Prompt
Taking the line with "b) | 合并a和b两个流为一个流 |" as the first and the line with "осмотические явления клетки?" as the last, set down exactly every line in that range from the entries below, and no more.

====== Input data ======

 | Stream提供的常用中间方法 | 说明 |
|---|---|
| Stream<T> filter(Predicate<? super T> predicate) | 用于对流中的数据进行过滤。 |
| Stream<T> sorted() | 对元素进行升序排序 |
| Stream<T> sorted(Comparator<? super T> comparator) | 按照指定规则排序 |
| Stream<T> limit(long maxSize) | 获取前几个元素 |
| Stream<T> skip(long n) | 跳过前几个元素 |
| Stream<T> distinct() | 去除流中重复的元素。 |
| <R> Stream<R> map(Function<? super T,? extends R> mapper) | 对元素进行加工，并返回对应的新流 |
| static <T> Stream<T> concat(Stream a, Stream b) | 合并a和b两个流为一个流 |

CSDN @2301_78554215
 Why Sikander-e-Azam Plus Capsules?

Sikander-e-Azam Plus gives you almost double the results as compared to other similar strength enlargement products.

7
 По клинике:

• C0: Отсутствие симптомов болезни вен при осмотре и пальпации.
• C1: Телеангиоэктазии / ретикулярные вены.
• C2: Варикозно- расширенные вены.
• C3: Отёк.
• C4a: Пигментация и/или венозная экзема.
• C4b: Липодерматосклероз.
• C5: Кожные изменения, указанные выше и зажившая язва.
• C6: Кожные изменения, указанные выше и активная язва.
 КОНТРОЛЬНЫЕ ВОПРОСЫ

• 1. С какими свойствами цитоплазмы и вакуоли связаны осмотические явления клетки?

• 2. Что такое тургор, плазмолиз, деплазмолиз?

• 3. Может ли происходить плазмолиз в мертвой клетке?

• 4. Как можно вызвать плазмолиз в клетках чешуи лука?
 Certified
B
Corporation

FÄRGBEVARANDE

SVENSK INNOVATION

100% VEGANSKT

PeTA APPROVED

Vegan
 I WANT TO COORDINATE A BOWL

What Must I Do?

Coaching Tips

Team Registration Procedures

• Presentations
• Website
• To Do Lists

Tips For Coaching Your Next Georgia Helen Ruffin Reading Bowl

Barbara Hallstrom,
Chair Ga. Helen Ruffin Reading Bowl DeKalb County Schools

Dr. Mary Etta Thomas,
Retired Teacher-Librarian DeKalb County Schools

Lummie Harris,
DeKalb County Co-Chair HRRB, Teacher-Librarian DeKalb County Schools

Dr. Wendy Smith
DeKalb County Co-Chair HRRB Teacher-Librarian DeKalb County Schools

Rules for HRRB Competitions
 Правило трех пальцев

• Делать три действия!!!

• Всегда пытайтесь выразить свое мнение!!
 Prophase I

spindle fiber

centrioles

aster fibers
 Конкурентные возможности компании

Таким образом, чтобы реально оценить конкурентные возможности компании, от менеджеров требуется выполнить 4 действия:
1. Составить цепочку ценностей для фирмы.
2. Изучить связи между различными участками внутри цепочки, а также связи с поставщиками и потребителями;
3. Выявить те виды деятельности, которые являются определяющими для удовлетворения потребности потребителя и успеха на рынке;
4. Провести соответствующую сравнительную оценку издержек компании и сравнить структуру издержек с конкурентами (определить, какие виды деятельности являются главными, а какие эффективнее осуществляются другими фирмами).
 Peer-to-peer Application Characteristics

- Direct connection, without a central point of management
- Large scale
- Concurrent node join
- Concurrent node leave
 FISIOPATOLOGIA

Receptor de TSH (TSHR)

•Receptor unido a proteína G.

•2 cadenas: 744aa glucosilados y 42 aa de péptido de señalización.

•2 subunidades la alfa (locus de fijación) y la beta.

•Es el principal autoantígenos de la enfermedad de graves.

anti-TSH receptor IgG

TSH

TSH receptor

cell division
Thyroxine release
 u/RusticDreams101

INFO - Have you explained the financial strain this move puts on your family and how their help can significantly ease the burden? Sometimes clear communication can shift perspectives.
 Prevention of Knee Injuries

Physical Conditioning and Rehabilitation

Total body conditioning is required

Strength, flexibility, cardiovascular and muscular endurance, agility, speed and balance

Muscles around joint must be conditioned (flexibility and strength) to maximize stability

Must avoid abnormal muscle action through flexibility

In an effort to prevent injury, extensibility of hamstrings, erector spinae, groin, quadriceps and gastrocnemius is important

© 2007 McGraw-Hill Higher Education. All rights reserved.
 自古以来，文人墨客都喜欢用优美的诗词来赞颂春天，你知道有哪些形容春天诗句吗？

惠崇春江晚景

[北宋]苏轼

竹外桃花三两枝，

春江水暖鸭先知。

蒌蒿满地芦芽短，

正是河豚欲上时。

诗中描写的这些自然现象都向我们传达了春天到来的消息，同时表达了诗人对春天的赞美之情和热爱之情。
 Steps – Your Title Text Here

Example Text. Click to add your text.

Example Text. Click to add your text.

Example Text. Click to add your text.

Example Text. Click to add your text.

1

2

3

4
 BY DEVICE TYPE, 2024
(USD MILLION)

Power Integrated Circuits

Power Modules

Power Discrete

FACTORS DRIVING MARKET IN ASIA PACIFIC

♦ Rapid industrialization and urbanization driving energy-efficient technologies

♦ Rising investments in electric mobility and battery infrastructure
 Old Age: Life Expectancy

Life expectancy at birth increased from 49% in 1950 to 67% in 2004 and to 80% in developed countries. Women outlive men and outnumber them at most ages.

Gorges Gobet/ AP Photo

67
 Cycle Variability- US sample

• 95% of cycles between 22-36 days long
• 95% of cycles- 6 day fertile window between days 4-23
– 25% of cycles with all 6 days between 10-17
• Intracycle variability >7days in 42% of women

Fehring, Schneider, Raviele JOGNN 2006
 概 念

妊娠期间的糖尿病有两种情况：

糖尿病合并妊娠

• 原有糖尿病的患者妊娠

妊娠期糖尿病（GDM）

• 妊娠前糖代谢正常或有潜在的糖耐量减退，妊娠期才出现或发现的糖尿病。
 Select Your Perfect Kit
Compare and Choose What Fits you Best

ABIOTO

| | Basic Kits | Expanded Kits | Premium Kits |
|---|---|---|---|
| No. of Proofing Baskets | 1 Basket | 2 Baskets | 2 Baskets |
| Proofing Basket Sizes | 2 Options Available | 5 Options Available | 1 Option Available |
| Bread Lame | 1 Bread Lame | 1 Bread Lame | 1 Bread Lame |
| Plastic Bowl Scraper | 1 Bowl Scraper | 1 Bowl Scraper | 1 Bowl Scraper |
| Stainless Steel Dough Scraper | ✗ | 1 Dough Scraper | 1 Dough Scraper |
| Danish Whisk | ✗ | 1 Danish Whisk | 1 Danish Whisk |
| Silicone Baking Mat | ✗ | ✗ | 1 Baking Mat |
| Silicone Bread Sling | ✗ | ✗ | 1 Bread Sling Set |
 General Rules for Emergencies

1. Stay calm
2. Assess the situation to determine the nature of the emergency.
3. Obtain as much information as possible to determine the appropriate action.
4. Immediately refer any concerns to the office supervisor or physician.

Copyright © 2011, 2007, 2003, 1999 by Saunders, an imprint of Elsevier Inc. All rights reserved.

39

======

Task response
| static <T> Stream<T> concat(Stream a, Stream b) | 合并a和b两个流为一个流 |

CSDN @2301_78554215
 Why Sikander-e-Azam Plus Capsules?

Sikander-e-Azam Plus gives you almost double the results as compared to other similar strength enlargement products.

7
 По клинике:

• C0: Отсутствие симптомов болезни вен при осмотре и пальпации.
• C1: Телеангиоэктазии / ретикулярные вены.
• C2: Варикозно- расширенные вены.
• C3: Отёк.
• C4a: Пигментация и/или венозная экзема.
• C4b: Липодерматосклероз.
• C5: Кожные изменения, указанные выше и зажившая язва.
• C6: Кожные изменения, указанные выше и активная язва.
 КОНТРОЛЬНЫЕ ВОПРОСЫ

• 1. С какими свойствами цитоплазмы и вакуоли связаны осмотические явления клетки?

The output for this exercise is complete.